Document segment:

────

Organizations and management need to recognize the primacy of human dignity and societal well-being as core purposes that come ahead of profits, productivity, or other economistic concerns. Leaders need to maintain dignity threshold (see Chapter 1). One way to restore dignity in organizational settings is to learn to recognize its violations as they happen. People assume a variety of roles at work in organizational contexts. Organizations are structured with hierarchical structures that have built-in power differences between different roles. The power differences often permit tacit or explicit approval for people in higher power roles to use their power freely over those subordinate to them in the hierarchy. If the people holding positions of power do not have good self-awareness or a clear moral or ethical code imposed to limit how they use power, there is potential for abuse of power. This abuse of power leads to fear in people and a stripping away of their basic human dignity. Routine interactions between people in boss-subordinate roles are a major source of stress.

How can organizations promote fair interactions without abuse of power and be proactive in protecting human dignity? One way that organizations can ensure this is by promoting a culture where human dignity is center stage (see Chapter 2). Every employee, regardless of their role and position in the hierarchy, explicitly agrees to preserve their own and others’ dignity. Dignity was explicitly developed as a concept by Donna Hicks. She offers the following ten essential elements of human dignity, which would be useful to everyone who wants to protect dignity in the workplace:

  • Acceptance of Identity—Approach people as neither inferior nor superior to you; give others the freedom to express their authentic selves without fear of being negatively judged; interact without prejudice or bias, accepting how race, religion, gender, class, sexual orientation, age, disability, and so on, are at the core of their identities. Assume they have integrity.
  • Recognition—Validate others for their talents, hard work, thoughtfulness, and help; be generous with praise; give credit to others for their contributions, ideas, and experience.
  • Acknowledgment—Give people your full attention by listening, hearing, validating, and responding to their concerns, and what they have been through.
  • Inclusion—Make others feel that they belong at all levels of relationship (family, community, organization, nation).
  • Safety—Put people at ease at two levels: physically, where they feel free of bodily harm; and psychologically, where they feel free of concern about being shamed or humiliated, that they feel free to speak without fear of retribution.
  • Fairness—Treat people justly, with equality, and in an evenhanded way, according to agreed-upon laws and rules.
  • Independence—Empower people to act on their own behalf so that they feel in control of their lives and experience a sense of hope and possibility.
  • Understanding—Believe that what others think matters; give them the chance to explain their perspectives, express their points of view; actively listen in order to understand them.
  • Benefit of the Doubt—Treat people as trustworthy; start with the premise that others have good motives and are acting with integrity.

────

Goals:
**A)** Answer these questions from the passage on human dignity in organizations:
(i) What are routine interactions between people in boss-subordinate roles described as a major source of?
(ii) Who explicitly developed dignity as a concept?
(iii) Under "Safety," what are the two levels at which people should be put at ease?
**B)** Carry the passage on human dignity in organizations forward from its last line.

[Data records]

────

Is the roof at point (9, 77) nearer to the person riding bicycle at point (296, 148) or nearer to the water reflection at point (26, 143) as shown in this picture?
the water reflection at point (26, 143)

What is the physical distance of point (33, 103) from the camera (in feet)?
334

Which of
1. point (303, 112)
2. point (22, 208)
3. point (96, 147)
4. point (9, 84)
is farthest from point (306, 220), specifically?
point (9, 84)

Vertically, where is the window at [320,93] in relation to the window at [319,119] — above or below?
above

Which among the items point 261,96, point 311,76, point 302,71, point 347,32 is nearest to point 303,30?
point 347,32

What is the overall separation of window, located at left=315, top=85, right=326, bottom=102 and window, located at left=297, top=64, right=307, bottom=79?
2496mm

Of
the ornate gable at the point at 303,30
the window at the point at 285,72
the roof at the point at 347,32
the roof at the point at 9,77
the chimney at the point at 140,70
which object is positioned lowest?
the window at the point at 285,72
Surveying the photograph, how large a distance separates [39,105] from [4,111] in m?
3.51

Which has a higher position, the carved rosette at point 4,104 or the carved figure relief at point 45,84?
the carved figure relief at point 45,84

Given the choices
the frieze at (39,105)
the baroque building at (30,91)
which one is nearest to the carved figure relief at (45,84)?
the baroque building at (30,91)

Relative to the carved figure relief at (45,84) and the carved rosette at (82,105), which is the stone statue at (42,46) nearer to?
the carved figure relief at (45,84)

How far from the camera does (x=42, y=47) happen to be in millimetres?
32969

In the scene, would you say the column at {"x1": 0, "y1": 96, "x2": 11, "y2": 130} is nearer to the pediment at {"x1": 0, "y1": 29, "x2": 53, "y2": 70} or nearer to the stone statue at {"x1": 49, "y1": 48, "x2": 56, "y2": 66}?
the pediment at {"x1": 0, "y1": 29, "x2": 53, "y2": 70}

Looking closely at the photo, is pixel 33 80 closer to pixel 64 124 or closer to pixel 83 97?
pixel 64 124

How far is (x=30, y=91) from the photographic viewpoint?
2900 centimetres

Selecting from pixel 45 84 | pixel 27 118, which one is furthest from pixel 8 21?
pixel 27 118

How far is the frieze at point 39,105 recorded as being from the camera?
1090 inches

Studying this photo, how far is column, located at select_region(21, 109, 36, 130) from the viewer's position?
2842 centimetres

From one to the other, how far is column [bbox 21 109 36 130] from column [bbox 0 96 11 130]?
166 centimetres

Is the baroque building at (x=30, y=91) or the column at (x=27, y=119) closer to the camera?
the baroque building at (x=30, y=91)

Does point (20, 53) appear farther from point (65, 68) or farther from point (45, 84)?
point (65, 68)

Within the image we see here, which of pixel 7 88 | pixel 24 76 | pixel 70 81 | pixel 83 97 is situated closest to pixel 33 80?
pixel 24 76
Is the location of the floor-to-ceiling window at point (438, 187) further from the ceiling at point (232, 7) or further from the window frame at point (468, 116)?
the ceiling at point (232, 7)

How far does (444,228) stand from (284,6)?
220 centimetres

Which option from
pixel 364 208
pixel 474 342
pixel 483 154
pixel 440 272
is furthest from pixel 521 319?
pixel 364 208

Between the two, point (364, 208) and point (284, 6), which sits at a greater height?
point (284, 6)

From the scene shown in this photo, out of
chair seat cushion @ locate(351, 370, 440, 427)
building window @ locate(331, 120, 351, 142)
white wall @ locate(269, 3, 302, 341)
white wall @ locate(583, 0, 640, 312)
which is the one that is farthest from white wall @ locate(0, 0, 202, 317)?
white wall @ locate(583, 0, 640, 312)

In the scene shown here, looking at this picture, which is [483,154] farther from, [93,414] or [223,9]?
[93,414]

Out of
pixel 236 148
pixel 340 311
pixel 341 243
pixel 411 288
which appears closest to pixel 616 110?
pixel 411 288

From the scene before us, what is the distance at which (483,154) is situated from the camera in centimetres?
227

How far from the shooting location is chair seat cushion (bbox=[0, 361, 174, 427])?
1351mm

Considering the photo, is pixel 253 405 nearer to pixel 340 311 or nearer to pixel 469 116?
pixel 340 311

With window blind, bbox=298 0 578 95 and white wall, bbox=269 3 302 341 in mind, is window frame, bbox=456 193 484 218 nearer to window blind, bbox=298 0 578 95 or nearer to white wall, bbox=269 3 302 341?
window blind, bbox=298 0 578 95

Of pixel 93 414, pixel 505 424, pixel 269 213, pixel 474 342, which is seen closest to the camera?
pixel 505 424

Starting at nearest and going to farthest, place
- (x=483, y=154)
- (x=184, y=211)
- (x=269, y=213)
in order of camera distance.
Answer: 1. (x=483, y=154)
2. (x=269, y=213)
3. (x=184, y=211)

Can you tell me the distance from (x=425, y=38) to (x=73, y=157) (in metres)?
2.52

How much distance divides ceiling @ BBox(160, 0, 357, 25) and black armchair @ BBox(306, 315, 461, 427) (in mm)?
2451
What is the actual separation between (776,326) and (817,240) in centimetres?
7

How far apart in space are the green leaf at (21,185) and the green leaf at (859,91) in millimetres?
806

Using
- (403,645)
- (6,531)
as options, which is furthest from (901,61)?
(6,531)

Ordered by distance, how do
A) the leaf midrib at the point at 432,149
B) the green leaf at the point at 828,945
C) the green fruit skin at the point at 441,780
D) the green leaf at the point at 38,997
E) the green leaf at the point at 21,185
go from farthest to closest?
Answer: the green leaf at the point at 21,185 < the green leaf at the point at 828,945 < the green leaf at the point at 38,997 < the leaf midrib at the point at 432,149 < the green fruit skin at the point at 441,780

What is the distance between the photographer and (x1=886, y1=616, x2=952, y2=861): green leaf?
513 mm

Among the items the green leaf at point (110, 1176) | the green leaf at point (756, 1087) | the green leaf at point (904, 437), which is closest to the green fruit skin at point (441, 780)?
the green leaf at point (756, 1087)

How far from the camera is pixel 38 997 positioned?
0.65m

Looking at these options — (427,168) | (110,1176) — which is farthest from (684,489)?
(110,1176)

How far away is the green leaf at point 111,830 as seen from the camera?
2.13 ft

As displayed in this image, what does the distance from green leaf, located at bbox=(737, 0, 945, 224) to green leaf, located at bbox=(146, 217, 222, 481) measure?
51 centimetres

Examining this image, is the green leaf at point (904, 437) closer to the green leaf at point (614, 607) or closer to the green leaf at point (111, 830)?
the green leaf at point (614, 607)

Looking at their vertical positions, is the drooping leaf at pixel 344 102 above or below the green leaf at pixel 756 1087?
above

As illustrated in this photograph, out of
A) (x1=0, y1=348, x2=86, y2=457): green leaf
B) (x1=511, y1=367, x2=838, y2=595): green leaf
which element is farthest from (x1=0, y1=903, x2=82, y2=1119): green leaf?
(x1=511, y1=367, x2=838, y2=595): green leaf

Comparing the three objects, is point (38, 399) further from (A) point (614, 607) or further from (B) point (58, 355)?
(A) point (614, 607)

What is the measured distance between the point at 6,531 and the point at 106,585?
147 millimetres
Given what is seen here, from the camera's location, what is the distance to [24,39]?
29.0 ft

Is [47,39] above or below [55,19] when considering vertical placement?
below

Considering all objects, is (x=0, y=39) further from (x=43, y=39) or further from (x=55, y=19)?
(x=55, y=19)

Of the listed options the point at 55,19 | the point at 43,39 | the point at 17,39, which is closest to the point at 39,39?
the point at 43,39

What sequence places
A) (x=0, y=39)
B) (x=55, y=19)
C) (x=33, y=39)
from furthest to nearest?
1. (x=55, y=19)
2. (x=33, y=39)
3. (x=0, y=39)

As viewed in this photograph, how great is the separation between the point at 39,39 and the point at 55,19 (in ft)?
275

────

Answer set:
**A)**
(i) Stress.
(ii) Donna Hicks.
(iii) Physically and psychologically.

**B)**
  • Accountability—Take responsibility for your actions; if you have violated the dignity of another, apologize; make a commitment to change hurtful behaviors.

    (Reproduced from http://drdonnahicks.com/wp-content/uploads/2015/04/Essential-Elements-of-Dignity-Hicks.pdf)

Human dignity violations occur in organizational settings for both leaders and subordinates. If people are aware of the concept of dignity and committed to preserving it, for themselves and their colleagues within organizations, these are preventable.

The case study provided is one example of bringing awareness of ­dignity in a common work situation between two individuals with a power difference in their roles, dealing with a very routine situation of assigning work. Read the dialog or role-play it, and then try to analyze it against the ten elements of dignity that have been described. Engaging with it will help with raising awareness and understanding of the concept of dignity, and how to prevent its violation at the workplace.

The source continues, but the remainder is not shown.